2016 UK Flagship Europe Acquisition
From frozen poultry and sauces to Oliver James pies and sous vide items, Flagship Europe is responsible for distributing a massive amount of products throughout the United Kingdom and Europe. The company was looking for more resources to expand its product base, and OSI Group presented the perfect opportunity. OSI Group was able to expand beyond frozen and convenience meats to food supplies, marinades and other products in the European market. OSI has plans for additional food safety initiatives and green improvements at the facilities.

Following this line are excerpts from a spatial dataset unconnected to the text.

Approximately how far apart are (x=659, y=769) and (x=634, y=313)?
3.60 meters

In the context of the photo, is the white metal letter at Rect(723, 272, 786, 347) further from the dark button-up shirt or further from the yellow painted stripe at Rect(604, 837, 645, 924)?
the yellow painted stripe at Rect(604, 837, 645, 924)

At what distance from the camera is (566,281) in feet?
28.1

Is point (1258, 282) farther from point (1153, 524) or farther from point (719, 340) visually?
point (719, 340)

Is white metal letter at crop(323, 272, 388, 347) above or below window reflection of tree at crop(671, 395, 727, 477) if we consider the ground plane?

2016 German Hynek Schlachthof GmbH Acquisition
Hynek Schlachthof GmbH is based in Tauberbischofsheim, Germany. The slaughterhouse's close proximity to Frankfurt provides a strategic location and the access to more raw meat gives OSI Group's Foodworks division in Europe the chance to broaden its distribution of fresh meat and meat products throughout Germany and Europe. With other acquisitions and increased demand for meats, the German slaughterhouse acquisition happened at the right time. Also, the slaughterhouse works with local livestock producers in the region. Local sources are advantageous for OSI with its commitment to sustainable supply chains and green practices.
About OSI Group CEO Sheldon Lavin
When Sheldon Lavin entered OSI Group more than four decades ago, he brought a drive to succeed along with his experience as an investor and banking executive. He was the one who originally pushed OSI Group into its global growth and success in the 1970s. After becoming a third partner with equal leverage in the 1970s, Mr. Lavin later became a half partner when one of the original brothers sold his interest. He gained 100 percent voting control when the second brother retired. At that time, Mr. Lavin felt that there was no need for him to stay unless he continued strategically expanding.
Mr. Lavin's purchases, joint ventures and acquisitions have all been planned strategically. As a person who feels strongly that purpose is important, Mr. Lavin also placed a great deal of importance on green innovations. Today, his company has a workforce of over 20,000 employees around the world. He is happy that the company's culture is uniform and cohesive despite the oceans, languages and industry focuses that separate the facilities. At 85 years of age, Mr. Lavin has no plans of stopping now and is committed to reducing environmental impact, promoting a sustainable supply chain and making socially responsible contributions to workers and communities throughout the world. Mr. Lavin also generously donates to charities for sick children, college funds, Jewish organizations and chronic illnesses.